━━━ Text passage ━━━

Capitalism Explained

Capitalism began when the Industrial Revolution began. You have to go back to its beginnings to find a time when pretty much everybody understood the whole process. Capitalism began to get rolling when banks entered the picture, meeting with both creditors and debtors. Robert Morris didn't invent capitalism, he was just the leader in understanding the role of banks.
Like most innovators, Morris took one side of it and got rich. When the predators caught on and sent him to debtor's prison, he realized the bankruptcy laws needed to be changed. When George Wahington visited Morris in the Walnut Street debtors prison, the two of them had the clout to get bankruptcy laws changed. And Morris was released.

━━━ Stored rows ━━━

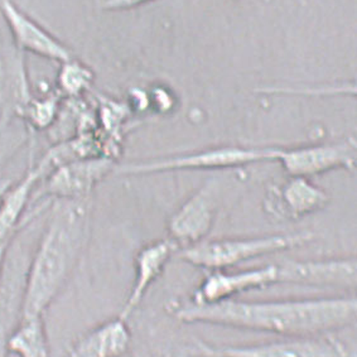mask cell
I'll use <instances>...</instances> for the list:
<instances>
[{
	"label": "cell",
	"instance_id": "4",
	"mask_svg": "<svg viewBox=\"0 0 357 357\" xmlns=\"http://www.w3.org/2000/svg\"><path fill=\"white\" fill-rule=\"evenodd\" d=\"M263 162H274V148L218 146L166 158L116 166L115 172L126 176H143L173 171H215L241 168Z\"/></svg>",
	"mask_w": 357,
	"mask_h": 357
},
{
	"label": "cell",
	"instance_id": "21",
	"mask_svg": "<svg viewBox=\"0 0 357 357\" xmlns=\"http://www.w3.org/2000/svg\"><path fill=\"white\" fill-rule=\"evenodd\" d=\"M13 240V238H12ZM12 240H8L0 244V285H1V280H3V275H4V271H6V264H7L8 252H9V246Z\"/></svg>",
	"mask_w": 357,
	"mask_h": 357
},
{
	"label": "cell",
	"instance_id": "1",
	"mask_svg": "<svg viewBox=\"0 0 357 357\" xmlns=\"http://www.w3.org/2000/svg\"><path fill=\"white\" fill-rule=\"evenodd\" d=\"M168 313L182 324H204L287 336L333 333L356 321L354 297L302 298L275 301L230 299L199 305L190 299L168 305Z\"/></svg>",
	"mask_w": 357,
	"mask_h": 357
},
{
	"label": "cell",
	"instance_id": "9",
	"mask_svg": "<svg viewBox=\"0 0 357 357\" xmlns=\"http://www.w3.org/2000/svg\"><path fill=\"white\" fill-rule=\"evenodd\" d=\"M275 284H279L278 264L236 271H212L199 283L190 301L199 305H213Z\"/></svg>",
	"mask_w": 357,
	"mask_h": 357
},
{
	"label": "cell",
	"instance_id": "17",
	"mask_svg": "<svg viewBox=\"0 0 357 357\" xmlns=\"http://www.w3.org/2000/svg\"><path fill=\"white\" fill-rule=\"evenodd\" d=\"M60 65L57 73V93L61 96L79 98L91 89L95 75L84 62L73 57Z\"/></svg>",
	"mask_w": 357,
	"mask_h": 357
},
{
	"label": "cell",
	"instance_id": "10",
	"mask_svg": "<svg viewBox=\"0 0 357 357\" xmlns=\"http://www.w3.org/2000/svg\"><path fill=\"white\" fill-rule=\"evenodd\" d=\"M279 284L307 285L354 291L357 284L355 257L285 260L279 263Z\"/></svg>",
	"mask_w": 357,
	"mask_h": 357
},
{
	"label": "cell",
	"instance_id": "13",
	"mask_svg": "<svg viewBox=\"0 0 357 357\" xmlns=\"http://www.w3.org/2000/svg\"><path fill=\"white\" fill-rule=\"evenodd\" d=\"M48 173L47 167L40 160L37 165H31L18 182H12L0 199V244L12 240L18 230L23 229L34 216L45 211L48 202L38 206L26 215L29 202L32 201L36 187Z\"/></svg>",
	"mask_w": 357,
	"mask_h": 357
},
{
	"label": "cell",
	"instance_id": "2",
	"mask_svg": "<svg viewBox=\"0 0 357 357\" xmlns=\"http://www.w3.org/2000/svg\"><path fill=\"white\" fill-rule=\"evenodd\" d=\"M48 210L46 226L24 273L20 317L45 316L77 268L90 236V197L53 199Z\"/></svg>",
	"mask_w": 357,
	"mask_h": 357
},
{
	"label": "cell",
	"instance_id": "18",
	"mask_svg": "<svg viewBox=\"0 0 357 357\" xmlns=\"http://www.w3.org/2000/svg\"><path fill=\"white\" fill-rule=\"evenodd\" d=\"M61 98L59 93L47 95L45 98H29L20 107L18 115L34 130H46L59 116Z\"/></svg>",
	"mask_w": 357,
	"mask_h": 357
},
{
	"label": "cell",
	"instance_id": "3",
	"mask_svg": "<svg viewBox=\"0 0 357 357\" xmlns=\"http://www.w3.org/2000/svg\"><path fill=\"white\" fill-rule=\"evenodd\" d=\"M312 232L269 234L246 238H221L205 240L178 250V257L188 264L206 271H226L232 266L263 258L277 252H288L310 244Z\"/></svg>",
	"mask_w": 357,
	"mask_h": 357
},
{
	"label": "cell",
	"instance_id": "20",
	"mask_svg": "<svg viewBox=\"0 0 357 357\" xmlns=\"http://www.w3.org/2000/svg\"><path fill=\"white\" fill-rule=\"evenodd\" d=\"M124 357H192V354L185 350H172V349H154V350H143L132 352Z\"/></svg>",
	"mask_w": 357,
	"mask_h": 357
},
{
	"label": "cell",
	"instance_id": "5",
	"mask_svg": "<svg viewBox=\"0 0 357 357\" xmlns=\"http://www.w3.org/2000/svg\"><path fill=\"white\" fill-rule=\"evenodd\" d=\"M201 357H356L355 350L332 333L287 336L261 344L213 346L197 342Z\"/></svg>",
	"mask_w": 357,
	"mask_h": 357
},
{
	"label": "cell",
	"instance_id": "15",
	"mask_svg": "<svg viewBox=\"0 0 357 357\" xmlns=\"http://www.w3.org/2000/svg\"><path fill=\"white\" fill-rule=\"evenodd\" d=\"M132 346L128 319L116 316L79 335L67 347L63 357H124Z\"/></svg>",
	"mask_w": 357,
	"mask_h": 357
},
{
	"label": "cell",
	"instance_id": "12",
	"mask_svg": "<svg viewBox=\"0 0 357 357\" xmlns=\"http://www.w3.org/2000/svg\"><path fill=\"white\" fill-rule=\"evenodd\" d=\"M330 201V195L311 179L288 176L283 182L268 188L264 208L273 218L297 221L322 211Z\"/></svg>",
	"mask_w": 357,
	"mask_h": 357
},
{
	"label": "cell",
	"instance_id": "19",
	"mask_svg": "<svg viewBox=\"0 0 357 357\" xmlns=\"http://www.w3.org/2000/svg\"><path fill=\"white\" fill-rule=\"evenodd\" d=\"M155 0H101L100 8L106 12H123L142 7Z\"/></svg>",
	"mask_w": 357,
	"mask_h": 357
},
{
	"label": "cell",
	"instance_id": "16",
	"mask_svg": "<svg viewBox=\"0 0 357 357\" xmlns=\"http://www.w3.org/2000/svg\"><path fill=\"white\" fill-rule=\"evenodd\" d=\"M51 357L43 316L20 317L6 341V356Z\"/></svg>",
	"mask_w": 357,
	"mask_h": 357
},
{
	"label": "cell",
	"instance_id": "14",
	"mask_svg": "<svg viewBox=\"0 0 357 357\" xmlns=\"http://www.w3.org/2000/svg\"><path fill=\"white\" fill-rule=\"evenodd\" d=\"M178 252L177 245L169 238L155 240L142 246L134 258V280L120 317L129 319L139 307L152 285L166 271L173 255Z\"/></svg>",
	"mask_w": 357,
	"mask_h": 357
},
{
	"label": "cell",
	"instance_id": "6",
	"mask_svg": "<svg viewBox=\"0 0 357 357\" xmlns=\"http://www.w3.org/2000/svg\"><path fill=\"white\" fill-rule=\"evenodd\" d=\"M356 149L354 138L294 148H274V162H278L288 176L311 179L336 169L355 172Z\"/></svg>",
	"mask_w": 357,
	"mask_h": 357
},
{
	"label": "cell",
	"instance_id": "11",
	"mask_svg": "<svg viewBox=\"0 0 357 357\" xmlns=\"http://www.w3.org/2000/svg\"><path fill=\"white\" fill-rule=\"evenodd\" d=\"M0 14L7 23L14 46L20 53H32L59 63L75 57L70 47L23 12L13 0H0Z\"/></svg>",
	"mask_w": 357,
	"mask_h": 357
},
{
	"label": "cell",
	"instance_id": "7",
	"mask_svg": "<svg viewBox=\"0 0 357 357\" xmlns=\"http://www.w3.org/2000/svg\"><path fill=\"white\" fill-rule=\"evenodd\" d=\"M116 165L110 157L73 159L53 168L42 179L40 191H34L32 201L89 199L93 188L114 172Z\"/></svg>",
	"mask_w": 357,
	"mask_h": 357
},
{
	"label": "cell",
	"instance_id": "8",
	"mask_svg": "<svg viewBox=\"0 0 357 357\" xmlns=\"http://www.w3.org/2000/svg\"><path fill=\"white\" fill-rule=\"evenodd\" d=\"M220 185L211 179L197 191L193 192L168 220L167 229L169 240L178 250L199 244L215 225L220 199Z\"/></svg>",
	"mask_w": 357,
	"mask_h": 357
}]
</instances>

━━━

• _Required actions_
1) Shorten the paragraph of the capitalism passage that opens "Capitalism began when the Industrial Revolution began," keeping its main facts.
2) Copy the records word for word, beginning at their first line and stopping after the line that contains "173L47 167L40 160L37". Omit the pictures from your copy.
The capitalism passage and the records were drawn from separate sources.

• _In response_
1) Capitalism began with the Industrial Revolution, when nearly everyone understood the whole process. It gained momentum once banks began dealing with both creditors and debtors. Robert Morris did not invent capitalism, but he led the way in understanding the role of banks.

2)
mask cell
I'll use <instances>...</instances> for the list:
<instances>
[{
	"label": "cell",
	"instance_id": "4",
	"mask_svg": "<svg viewBox=\"0 0 357 357\" xmlns=\"http://www.w3.org/2000/svg\"><path fill=\"white\" fill-rule=\"evenodd\" d=\"M263 162H274V148L218 146L166 158L116 166L115 172L126 176H143L173 171H215L241 168Z\"/></svg>",
	"mask_w": 357,
	"mask_h": 357
},
{
	"label": "cell",
	"instance_id": "21",
	"mask_svg": "<svg viewBox=\"0 0 357 357\" xmlns=\"http://www.w3.org/2000/svg\"><path fill=\"white\" fill-rule=\"evenodd\" d=\"M13 240V238H12ZM12 240H8L0 244V285H1V280H3V275H4V271H6V264H7L8 252H9V246Z\"/></svg>",
	"mask_w": 357,
	"mask_h": 357
},
{
	"label": "cell",
	"instance_id": "1",
	"mask_svg": "<svg viewBox=\"0 0 357 357\" xmlns=\"http://www.w3.org/2000/svg\"><path fill=\"white\" fill-rule=\"evenodd\" d=\"M168 313L182 324H204L287 336L333 333L356 321L354 297L302 298L275 301L230 299L199 305L190 299L168 305Z\"/></svg>",
	"mask_w": 357,
	"mask_h": 357
},
{
	"label": "cell",
	"instance_id": "9",
	"mask_svg": "<svg viewBox=\"0 0 357 357\" xmlns=\"http://www.w3.org/2000/svg\"><path fill=\"white\" fill-rule=\"evenodd\" d=\"M275 284H279L278 264L236 271H212L199 283L190 301L199 305H213Z\"/></svg>",
	"mask_w": 357,
	"mask_h": 357
},
{
	"label": "cell",
	"instance_id": "17",
	"mask_svg": "<svg viewBox=\"0 0 357 357\" xmlns=\"http://www.w3.org/2000/svg\"><path fill=\"white\" fill-rule=\"evenodd\" d=\"M60 65L57 73V93L61 96L79 98L91 89L95 75L84 62L73 57Z\"/></svg>",
	"mask_w": 357,
	"mask_h": 357
},
{
	"label": "cell",
	"instance_id": "10",
	"mask_svg": "<svg viewBox=\"0 0 357 357\" xmlns=\"http://www.w3.org/2000/svg\"><path fill=\"white\" fill-rule=\"evenodd\" d=\"M279 284L307 285L354 291L357 284L355 257L285 260L279 263Z\"/></svg>",
	"mask_w": 357,
	"mask_h": 357
},
{
	"label": "cell",
	"instance_id": "13",
	"mask_svg": "<svg viewBox=\"0 0 357 357\" xmlns=\"http://www.w3.org/2000/svg\"><path fill=\"white\" fill-rule=\"evenodd\" d=\"M48 173L47 167L40 160L37 165H31L18 182H12L0 199V244L12 240L18 230L23 229L34 216L45 211L48 202L38 206L26 215L29 202L32 201L36 187Z\"/></svg>",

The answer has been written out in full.